JAKARTA, borneoreview.co – Konsultan Psikiatri Geriatri dari RSKD Duren Sawit dr. Tiur Sihombing, Sp.KJ (K) mengatakan konsumsi obat-obatan golongan benzodiazepin seperti aprasolam dapat membahayakan kesehatan lansia.
“Kadang-kadang ini yang suka disalahgunakan sama pasien ya, pakai obat aprasolam yang kita menyebutnya golongan benzodiazepin kalau pemakaian jangka panjang itu enggak boleh karena efek ketergantungannya tinggi,” kata Tiur di Jakarta.
Tiur mengatakan obat golongan tersebut biasa dipakai oleh dokter untuk mengatasi serangan panik yang terjadi tanpa alasan jelas, sampai membuat jantung tiba-tiba berdebar dan leher terasa tercekik.

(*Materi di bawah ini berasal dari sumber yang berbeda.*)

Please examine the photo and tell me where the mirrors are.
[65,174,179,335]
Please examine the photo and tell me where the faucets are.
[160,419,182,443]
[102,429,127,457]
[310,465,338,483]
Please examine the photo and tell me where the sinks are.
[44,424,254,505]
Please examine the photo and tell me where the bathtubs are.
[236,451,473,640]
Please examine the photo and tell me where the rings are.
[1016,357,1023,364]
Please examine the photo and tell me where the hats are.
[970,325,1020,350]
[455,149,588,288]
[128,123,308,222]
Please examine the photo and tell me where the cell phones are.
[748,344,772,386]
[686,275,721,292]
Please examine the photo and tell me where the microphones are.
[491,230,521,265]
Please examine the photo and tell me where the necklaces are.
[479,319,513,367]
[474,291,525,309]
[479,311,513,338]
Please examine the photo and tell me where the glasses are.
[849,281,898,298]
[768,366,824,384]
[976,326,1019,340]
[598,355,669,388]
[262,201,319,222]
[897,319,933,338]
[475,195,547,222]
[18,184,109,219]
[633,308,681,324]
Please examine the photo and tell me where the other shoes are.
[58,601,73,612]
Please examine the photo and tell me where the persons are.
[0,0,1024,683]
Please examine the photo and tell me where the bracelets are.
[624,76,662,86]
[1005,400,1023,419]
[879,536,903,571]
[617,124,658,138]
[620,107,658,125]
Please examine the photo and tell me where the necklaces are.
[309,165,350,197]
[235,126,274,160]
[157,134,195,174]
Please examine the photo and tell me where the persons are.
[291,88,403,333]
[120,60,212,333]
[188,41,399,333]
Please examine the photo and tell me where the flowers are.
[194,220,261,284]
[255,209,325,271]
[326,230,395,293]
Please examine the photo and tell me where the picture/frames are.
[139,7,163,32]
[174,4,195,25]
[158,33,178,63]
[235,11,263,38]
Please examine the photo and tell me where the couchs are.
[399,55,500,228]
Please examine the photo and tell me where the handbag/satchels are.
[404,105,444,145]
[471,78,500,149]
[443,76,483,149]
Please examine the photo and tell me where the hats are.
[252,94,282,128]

Serangan panik ini biasa terjadi sekitar 15 sampai 20 menit.
Obat itu akan bekerja dengan cepat (short acting) untuk mengatasi rasa panik tersebut. Namun, penggunaan jangka panjang dari penggunaan benzodiazepin akan memengaruhi fungsi kognitif lansia yang berujung membuat gampang pikun atau demensia.
Menurutnya, sebaiknya konsumsi obat itu dihindari untuk mencegah efek samping yang berisiko salah satunya yakni munculnya rasa sempoyongan, yang dikhawatirkan membuat lansia terjatuh.
“Ini tugas juga untuk kita, para psikiatri terutama untuk menurunkan dosis ya. Beberapa pasien memang mau bekerja sama, tentu kita edukasi bahayanya menggunakan dalam jangka panjang,” ujar dokter lulusan Universitas Indonesia itu.
Tiur menyampaikan setiap obat yang dikonsumsi harus dikonsultasikan kepada dokter spesialis terkait, supaya obat dapat bekerja secara efektif dengan dosis yang tepat. Termasuk apabila lansia mengalami gangguan tidur.
Keparahan gangguan tidur juga dianjurkannya untuk turut dikonsultasikan guna mendapatkan tindakan yang tepat dari para dokter di rumah sakit.
“Mungkin bisa konsultasi misalnya kan lansia itu biasanya ke dokter jantung, ke dokter syaraf bisa juga ditanyakan, ini kira-kira obat-obat ini saya konsumsi kapan baiknya, pagi atau siang atau malam memengaruhi tidur saya enggak seperti itu,” kata Tiur.
Dalam kesempatan itu, Tiur mengatakan bahwa angka kejadian insomnia pada lansia di Indonesia pada tahun 2021 mencapai sekitar 67 persen. Lansia sering terbangun di malam hari dan sulit kembali tidur.
Kebanyakan lansia tidak puas dengan kualitas atau kuantitas tidurnya, hal ini berlangsung tiga malam dalam satu minggu atau selama minimal tiga bulan.